* [ASSIGNMENT 1]: Repeat the part of the article on Biglari and Cracker Barrel starting at "At Steak n Shake, he" and ending at "out more stores.".
* [ASSIGNMENT 2]: Summarize the article on Biglari and Cracker Barrel in two sentences.
* [ASSIGNMENT 3]: Pick up the article on Biglari and Cracker Barrel after its last sentence and keep writing.

* [PASSAGE]:
┌────────
The man who revitalized the Indianapolis-based Steak n Shake chain doesn’t talk to the media or investors—except via his once-a-year shareholder letter and a lengthy question-and-answer session at the Biglari Holdings Inc. annual meeting.
As Biglari said in his latest shareholder letter, released in December, “Outside of regulatory requirements, we will not air our investment ideas, particularly in a world of investment competitors. We leave the yammering to others.”
So it’s up to others to speculate about what he has up his sleeve at Tennessee-based Cracker Barrel Old Country Stores Inc., where Biglari Holdings is now the largest shareholder.
San Antonio-based BH began scarfing up Cracker Barrel shares in March and now has amassed a 9.8-percent stake worth $109 million.
It’s tempting to think Biglari—who, though just 33, has never been shy about throwing his slender frame around—has control on his mind. After all, that was his playbook at The Steak n Shake Co. He began buying shares in 2007 and rose to CEO scarcely a year later.
At Steak n Shake, he slammed the brakes on new store construction, arguing that the chain’s restaurant prototype cost too much to build and that the expansion was incinerating shareholder value. He has since rolled out a cheaper format and revved up franchising.
Biglari also revamped store operations and the menu, halting a 14-quarter streak of declining same-store sales. The chain now has posted 14 straight quarterly increases in same-store sales.
Cracker Barrel hasn’t fallen to such depths, but it has cut forecasts the past two quarters because of declining guest traffic. Analysts say Biglari may believe he can boost results by bringing in more customers and halting the company’s plan to roll out more stores.
└────────
* [DATA PROVIDED]:
┌────────
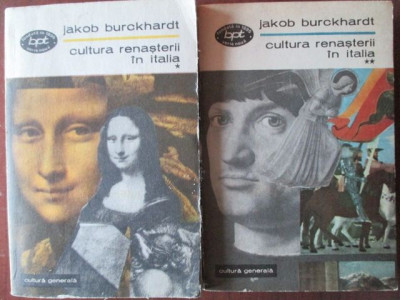 cultura renasterii in italia vol. 1 si 2 foto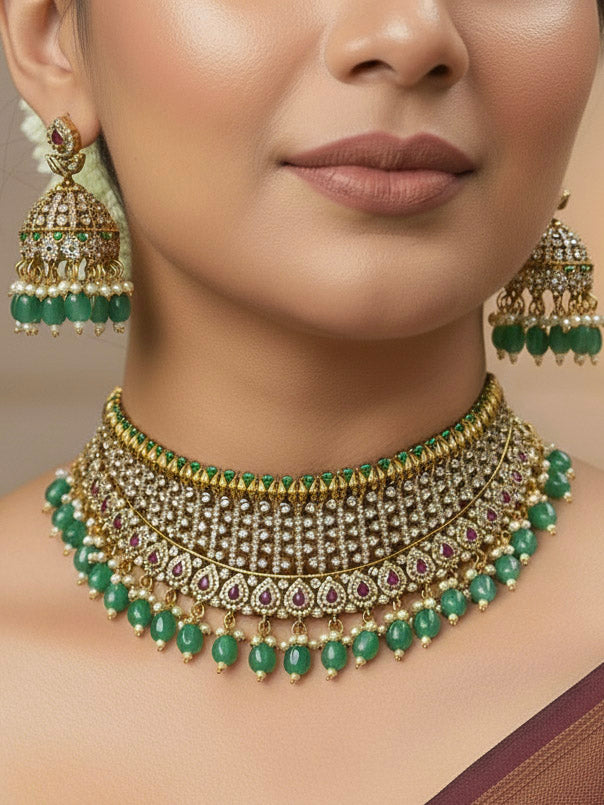 Tazira Choker Necklace Set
└────────
* [RESPONSE 1]:
At Steak n Shake, he slammed the brakes on new store construction, arguing that the chain’s restaurant prototype cost too much to build and that the expansion was incinerating shareholder value. He has since rolled out a cheaper format and revved up franchising.
Biglari also revamped store operations and the menu, halting a 14-quarter streak of declining same-store sales. The chain now has posted 14 straight quarterly increases in same-store sales.
Cracker Barrel hasn’t fallen to such depths, but it has cut forecasts the past two quarters because of declining guest traffic. Analysts say Biglari may believe he can boost results by bringing in more customers and halting the company’s plan to roll out more stores.

* [RESPONSE 2]: Biglari, who turned around Steak n Shake by halting costly store construction and ending its slide in same-store sales, has made Biglari Holdings the largest shareholder of Cracker Barrel with a 9.8-percent stake worth $109 million. Analysts say he may believe he can improve Cracker Barrel's results by drawing more customers and stopping its plan to open more stores.

* [RESPONSE 3]:
“In the past, Biglari has viewed building stores as shareholder-wealth destructive. We believe he will make the case here, too,” Stifel Nicolaus analyst Steve West said in a note to clients.
Yet it’s also possible Biglari’s big bet on Cracker Barrel will amount to nothing. Last year, he bought big stakes in Colorado-based Red Robin Gourmet Burgers and South Carolina-based Sonic Corp. only to unload them quickly.
“He may very well be rocking back and forth in one of the many chairs that line the rustic front porch of the roadside attraction, but that’s about it,” wrote Motley Fool columnist Rick Aristotle Munarriz.
Biglari’s shareholder letter warns investors against making assumptions about what he is up to.
“The critical point is that we could at one particular moment derive most of our earnings from one industry, such as restaurants, and then with a single acquisition begin to derive our earnings from a different industry,” he said.
If this all sounds unconventional for a public company, you’re right. But before taking the helm at Steak n Shake and rechristening it in his own name, Biglari ran a private hedge fund. That business is all about wisely allocating capital and generating cash—principles he still espouses.
Investors willing to go along for the ride so far have been rewarded. His latest feat: propelling sleepy Fremont Michigan InsuraCorp into play. He offered $24 a share for the firm in 2009 and upped it to $31 last December. A private firm in April snagged the insurer, agreeing to pay $36.15 a share—double where the stock was trading when Biglari began buying stock two years ago.
BH shares are trading for around $392, up more than fivefold from their April 2008 low. Impressive, to be sure. But as Biglari emphasizes in his shareholder letters, relatively short-term movements in stock price really aren’t the point.
In his latest letter, he even encourages shareholders who are caught up in the vagaries of the stock market rather than “long-term value creation” to put their money elsewhere.
“If you think [our] system does not jibe with your expectations, the time to sell is now, not after an economic shock or a negative press report,” he wrote.
Republic shares spring to life
Republic Airways Holdings Inc. spends hundreds of millions of dollars a year on fuel. So relatively modest declines in prices can translate into hefty increases in earnings.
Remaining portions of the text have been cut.